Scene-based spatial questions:
• • • • • • •
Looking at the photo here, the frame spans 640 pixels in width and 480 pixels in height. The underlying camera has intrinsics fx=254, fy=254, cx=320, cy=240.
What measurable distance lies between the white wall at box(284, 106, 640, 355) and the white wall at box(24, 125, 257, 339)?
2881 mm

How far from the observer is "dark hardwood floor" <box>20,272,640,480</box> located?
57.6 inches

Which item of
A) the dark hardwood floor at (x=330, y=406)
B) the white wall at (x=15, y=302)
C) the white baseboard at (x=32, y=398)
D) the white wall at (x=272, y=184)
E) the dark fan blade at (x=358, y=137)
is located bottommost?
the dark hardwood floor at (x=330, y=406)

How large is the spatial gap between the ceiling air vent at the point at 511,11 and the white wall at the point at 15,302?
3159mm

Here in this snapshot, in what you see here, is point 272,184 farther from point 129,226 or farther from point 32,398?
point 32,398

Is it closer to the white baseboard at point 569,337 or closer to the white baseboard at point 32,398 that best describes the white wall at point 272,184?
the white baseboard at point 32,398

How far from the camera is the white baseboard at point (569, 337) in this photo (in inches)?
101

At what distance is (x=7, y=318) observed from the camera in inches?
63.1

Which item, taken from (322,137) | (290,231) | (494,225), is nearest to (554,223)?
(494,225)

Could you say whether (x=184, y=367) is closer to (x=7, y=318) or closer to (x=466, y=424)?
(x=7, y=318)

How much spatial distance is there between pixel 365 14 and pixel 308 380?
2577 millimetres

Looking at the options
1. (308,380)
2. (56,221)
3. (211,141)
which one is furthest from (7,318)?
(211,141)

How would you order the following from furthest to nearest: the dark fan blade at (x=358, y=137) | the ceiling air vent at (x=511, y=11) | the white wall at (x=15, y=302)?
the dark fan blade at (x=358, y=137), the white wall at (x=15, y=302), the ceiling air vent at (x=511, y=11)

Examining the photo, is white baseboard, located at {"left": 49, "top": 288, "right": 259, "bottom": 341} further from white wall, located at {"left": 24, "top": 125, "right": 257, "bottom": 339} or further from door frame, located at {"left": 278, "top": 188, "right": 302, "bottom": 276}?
• • • • • • •
Given task: Update the listing starting at its first line and ending at the line containing "57.6 inches", replacing "observer" with "viewer" and leaving everything else unchanged.

Full output:
Looking at the photo here, the frame spans 640 pixels in width and 480 pixels in height. The underlying camera has intrinsics fx=254, fy=254, cx=320, cy=240.
What measurable distance lies between the white wall at box(284, 106, 640, 355) and the white wall at box(24, 125, 257, 339)?
2881 mm

How far from the viewer is "dark hardwood floor" <box>20,272,640,480</box> located?
57.6 inches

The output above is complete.